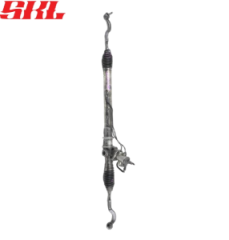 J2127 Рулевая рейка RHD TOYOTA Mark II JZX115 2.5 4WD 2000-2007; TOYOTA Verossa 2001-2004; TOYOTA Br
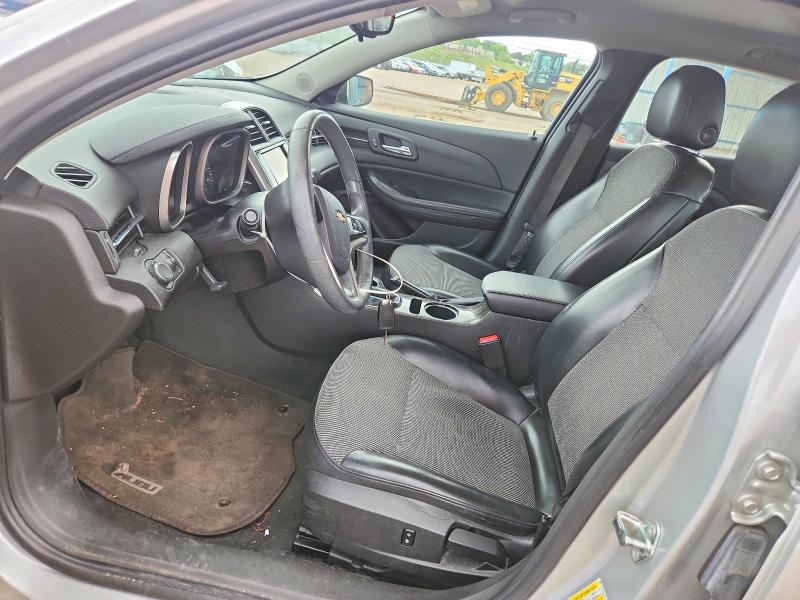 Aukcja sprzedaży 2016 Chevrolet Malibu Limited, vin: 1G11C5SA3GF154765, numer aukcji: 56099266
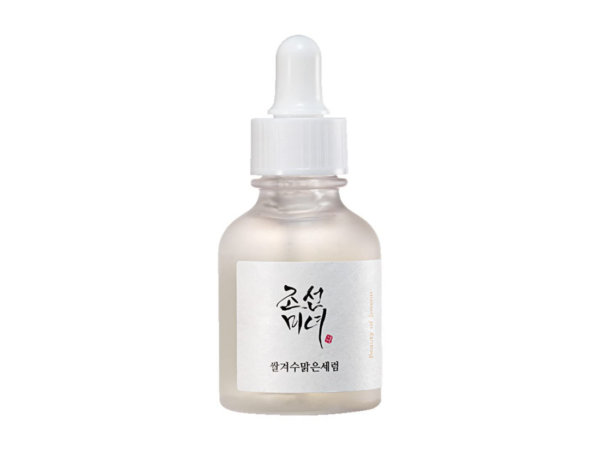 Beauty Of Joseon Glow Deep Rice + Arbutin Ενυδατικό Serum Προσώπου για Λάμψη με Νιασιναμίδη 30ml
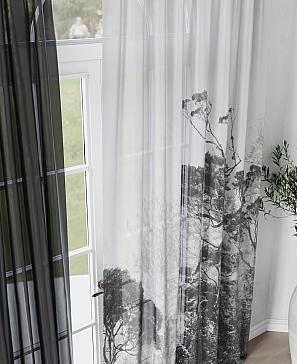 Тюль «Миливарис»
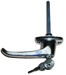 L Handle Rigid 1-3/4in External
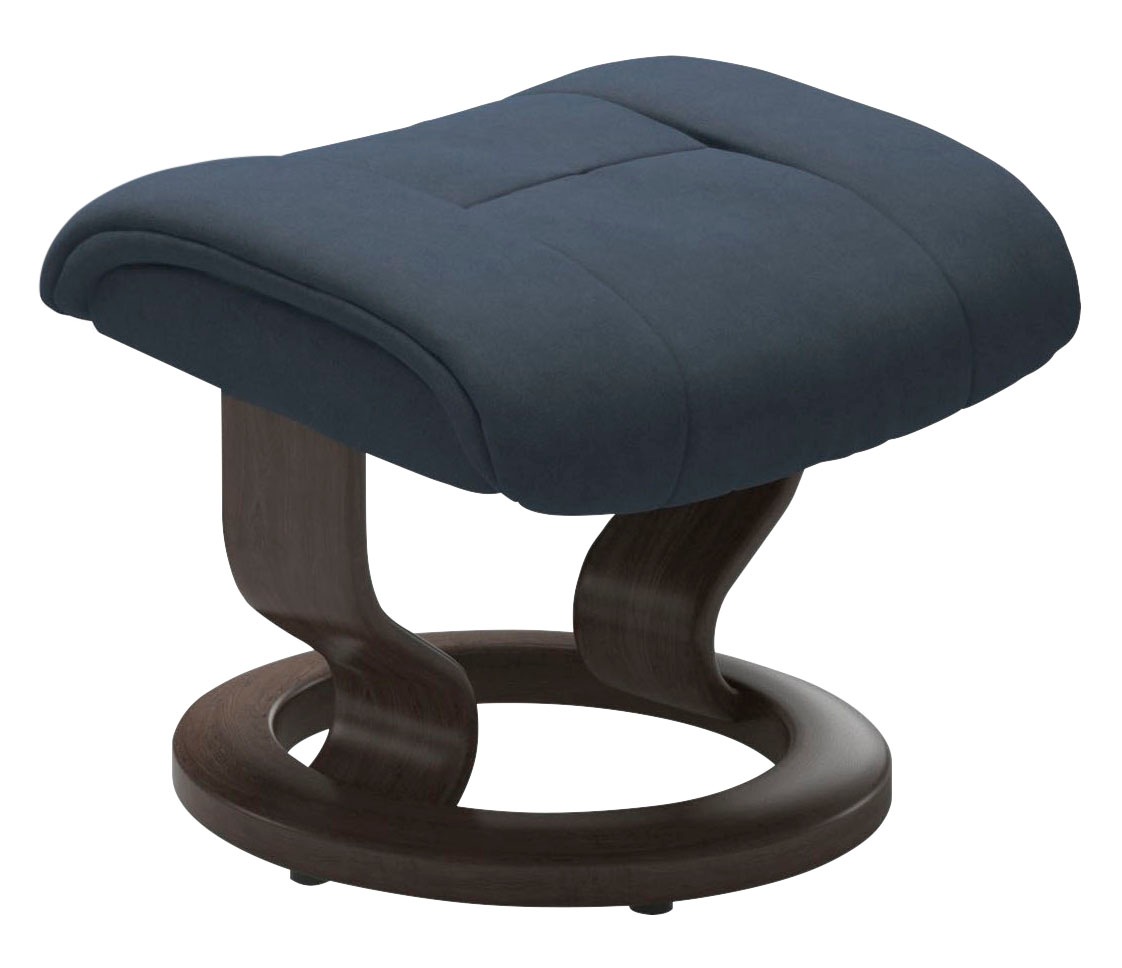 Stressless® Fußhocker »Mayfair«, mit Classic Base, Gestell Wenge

########################################

**What the task asks:** Rewrite all of the rows above, replacing "External" with "Internal" and leaving everything else unchanged. Leave the pictures out of your answer.

**Response to this exercise:**
 J2127 Рулевая рейка RHD TOYOTA Mark II JZX115 2.5 4WD 2000-2007; TOYOTA Verossa 2001-2004; TOYOTA Br
 Aukcja sprzedaży 2016 Chevrolet Malibu Limited, vin: 1G11C5SA3GF154765, numer aukcji: 56099266
 Beauty Of Joseon Glow Deep Rice + Arbutin Ενυδατικό Serum Προσώπου για Λάμψη με Νιασιναμίδη 30ml
 Тюль «Миливарис»
 L Handle Rigid 1-3/4in Internal
 Stressless® Fußhocker »Mayfair«, mit Classic Base, Gestell Wenge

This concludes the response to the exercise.